@Avinash Choudhary
Because here we’ve to design the process flow such a way, that we can maximize the value of X. Yes, of course we can consider Process X after Process W, but if we do so, we would not be able to maximize the value of X.
So, to maximize the value of X, steps would be –
Step 1: Process W arrives and makes the Counting Semaphore, S value down to 1 from 2 and Reads the value of X, i.e., 0 and let’s say, gets preempted by CPU.
So, when Process, W will be alive again, it would read X=0 only.
Step 2: Then, we should must send Process, Y and it makes the counting Semaphore value S=0 from 1 (since, W is already sleeping somewhere inside the Critical Section and it has not still come out) and read the value of X which is still 0.
By executing X = X – 2; the new value of X becomes X = (-2) and comes out of Critical Section.
So, new updated value of X = (-2) and Counting Semaphore, S is available with its value 1
Step 3: Next, we must need to send the Process, Z and it makes the Counting Semaphore value from 1 to 0
It executes again X = X – 2; as its role and makes the new updated value of X = (-2) – (-2) = (-4)
Since, already the value X was -2 done by Process Y
then, Z comes out of the Critical Section and again, makes the Counting Semaphore, S available with value 1
Step 4: Now, W let’s say wakes up from Preemption and as we know, W doesn’t know abuot the updated value of X = (-4)
W still remembers what it last read when it was just going to sleep, i.e., 0
So, now Process W executes X = X + 1; and makes the new value of X as 0 + 1 = 1
Hence, the value of X = (-4) is totally lost now, there is no further existence of X = (-4)
And, then W comes out of the Critical Section by updating Counting Semaphore value as 2 (because, last time when Process Z left Critical Section, that time value of Counting Semaphore was 1)
Step 5: Now last process is left and that’s Process X
it’ll be invoked now and will make the Counting Semaphore value S = 1 from 2
Now, it’ll be executing X = X + 1; and will make the new value of X = 1 + 1 = 2 and will come out of the Critical Section again by making the Counting Semaphore available with its value 2
Hence, finally the Maximum value of X would be 2 and to get that, you must have to follow this sequence.

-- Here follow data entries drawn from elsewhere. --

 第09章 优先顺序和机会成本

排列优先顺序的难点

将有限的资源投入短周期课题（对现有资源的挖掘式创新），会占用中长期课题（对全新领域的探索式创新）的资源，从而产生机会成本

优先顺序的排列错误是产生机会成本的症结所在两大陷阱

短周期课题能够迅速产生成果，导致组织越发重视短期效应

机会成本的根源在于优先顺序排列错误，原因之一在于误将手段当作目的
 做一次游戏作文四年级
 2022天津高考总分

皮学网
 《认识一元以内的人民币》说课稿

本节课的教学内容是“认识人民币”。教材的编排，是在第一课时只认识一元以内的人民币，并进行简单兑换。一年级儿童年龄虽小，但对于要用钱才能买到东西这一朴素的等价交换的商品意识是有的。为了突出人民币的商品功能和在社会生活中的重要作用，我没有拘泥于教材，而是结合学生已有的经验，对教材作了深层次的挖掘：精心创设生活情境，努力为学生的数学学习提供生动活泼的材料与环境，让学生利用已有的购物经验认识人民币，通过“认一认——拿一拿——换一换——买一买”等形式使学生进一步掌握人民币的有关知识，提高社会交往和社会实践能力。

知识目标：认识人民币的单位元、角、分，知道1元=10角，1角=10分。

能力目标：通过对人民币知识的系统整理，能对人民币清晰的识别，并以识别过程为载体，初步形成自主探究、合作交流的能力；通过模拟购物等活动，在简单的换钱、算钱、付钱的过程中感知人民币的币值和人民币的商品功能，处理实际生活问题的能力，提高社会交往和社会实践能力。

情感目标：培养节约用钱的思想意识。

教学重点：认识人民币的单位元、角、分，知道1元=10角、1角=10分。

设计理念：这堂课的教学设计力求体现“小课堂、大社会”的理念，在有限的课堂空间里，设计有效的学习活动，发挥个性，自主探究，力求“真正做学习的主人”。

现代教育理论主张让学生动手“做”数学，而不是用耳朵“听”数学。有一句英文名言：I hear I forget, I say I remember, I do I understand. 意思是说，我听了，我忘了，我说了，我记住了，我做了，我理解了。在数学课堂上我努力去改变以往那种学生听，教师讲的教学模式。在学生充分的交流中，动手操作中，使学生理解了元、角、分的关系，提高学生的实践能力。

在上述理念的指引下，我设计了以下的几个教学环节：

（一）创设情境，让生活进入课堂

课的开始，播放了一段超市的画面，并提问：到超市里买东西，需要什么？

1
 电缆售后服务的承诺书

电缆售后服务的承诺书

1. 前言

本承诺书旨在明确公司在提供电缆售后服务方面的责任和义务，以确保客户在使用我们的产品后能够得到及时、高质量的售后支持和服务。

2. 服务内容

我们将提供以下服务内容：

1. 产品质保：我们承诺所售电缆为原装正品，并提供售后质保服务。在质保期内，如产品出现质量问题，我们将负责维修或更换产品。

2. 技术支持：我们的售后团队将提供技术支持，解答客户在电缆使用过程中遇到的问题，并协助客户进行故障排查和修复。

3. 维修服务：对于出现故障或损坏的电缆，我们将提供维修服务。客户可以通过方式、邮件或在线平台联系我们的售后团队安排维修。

So, basically there are 2 sequences of execution possible to achieve the maximum value of X (i.e., 2) and those would be –
- Process W (needs to preempt just after reading value of X) → Process Y (complete) → Process Z (complete) → Process W (complete) → Process X (complete) OR,
- Process X (needs to preempt just after reading value of X) → Process Y (complete) → Process Z (complete) → Process X (complete) → Process W (complete)
Similarly, to get the minimum value of X (i.e., -4), there also we have 2 ways –
- Process Y (needs to preempt just after reading value of X) → Process W (complete) → Process X (complete) → Process Y (complete) → Process Z (complete) OR,
- Process Z (needs to preempt just after reading value of X) → Process W (complete) → Process X (complete) → Process Z (complete) → Process Y (complete)
Hope this helps!